Herbert L. Kessler also made it clear that he regards the honorary doctorate from Masaryk University as a great honour. “Tomáš Garrigue Masaryk has been my hero since my childhood in Chicago; I studied at the University of Chicago at the faculty where Masaryk had taught,” said Dr Kessler. He also mentioned an interesting connection, including direct contact with members of the Czech community in this American city. “I went to school with children named Bartůšek, Hruška and Novák. As an undergraduate at the University of Chicago, I walked past a bronze and granite monument commemorating the achievements of Tomáš Garrigue Masaryk, erected by the Moravian sculptor Albín Polášek,” said Kessler about his formative relationship with extraordinary Czech personalities, which – as he likes to say – stood at the beginning of his biography, since Masaryk lectured at the university just after the turn of the century and Polášek taught for three decades at the Art Institute of Chicago, where Kessler’s mother studied at the time.
His interest in the then-dominant Chicago architect Mies van der Rohe, the creator of Brno’s Villa Tugendhat, led him directly to Brno. “Since I first visited Brno ten years ago, Masaryk University has become my European academic home.
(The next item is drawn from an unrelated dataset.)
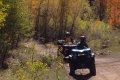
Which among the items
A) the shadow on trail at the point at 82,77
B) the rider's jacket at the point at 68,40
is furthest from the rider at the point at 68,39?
the shadow on trail at the point at 82,77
I have taught there and participated in seminars and conferences. Now, with an honorary doctorate, I have truly become what my friends from a Midwest school, Joe Bartusek, Gale Hruska and Jimmy Novak, called ‘Czechcogoan’,” said Herbert L. Kessler.
“He is one of the greatest living medievalists and also an incredibly intellectually generous person. As well as training generations of top scholars in the US, he is a man who for decades has encouraged young colleagues around the world to pursue art history. He has an unparalleled passion for the subject and was personally instrumental in the founding of the Centre for Early Medieval Studies, which I have the honour of directing,” said Ivan Foletti of the Faculty of Arts, who nominated Professor Kessler for the honorary doctorate and delivered the celebratory speech (laudatio) dedicated to him at the ceremony. In the speech, he described how “many a budding scientist has been surprised to find a letter from one of the biggest names in the field in their inbox. These letters often start with the words: ‘I read your excellent article and would like to meet you’. Through these contacts with younger generations of scholars, Professor Kessler has managed to build a unique scholarly platform in America and Europe, from which almost all of the world’s contemporary art historians benefit in one way or another,” Ivan Foletti added.
The academic ceremony was hosted by the Vice-Rector of Masaryk University Jiří Hanuš. Among the participants were members of the Scientific Board of MU, deans of faculties and representatives of other Czech universities, as well as many former and current students of sociology and art history. At the end of the ceremony, the singer Kateřina Naučová, a student of the Faculty of Education, performed an impressive rendition of the arietta Amor, fammi goder, composed by an unknown Italian composer from the second half of the 17th century.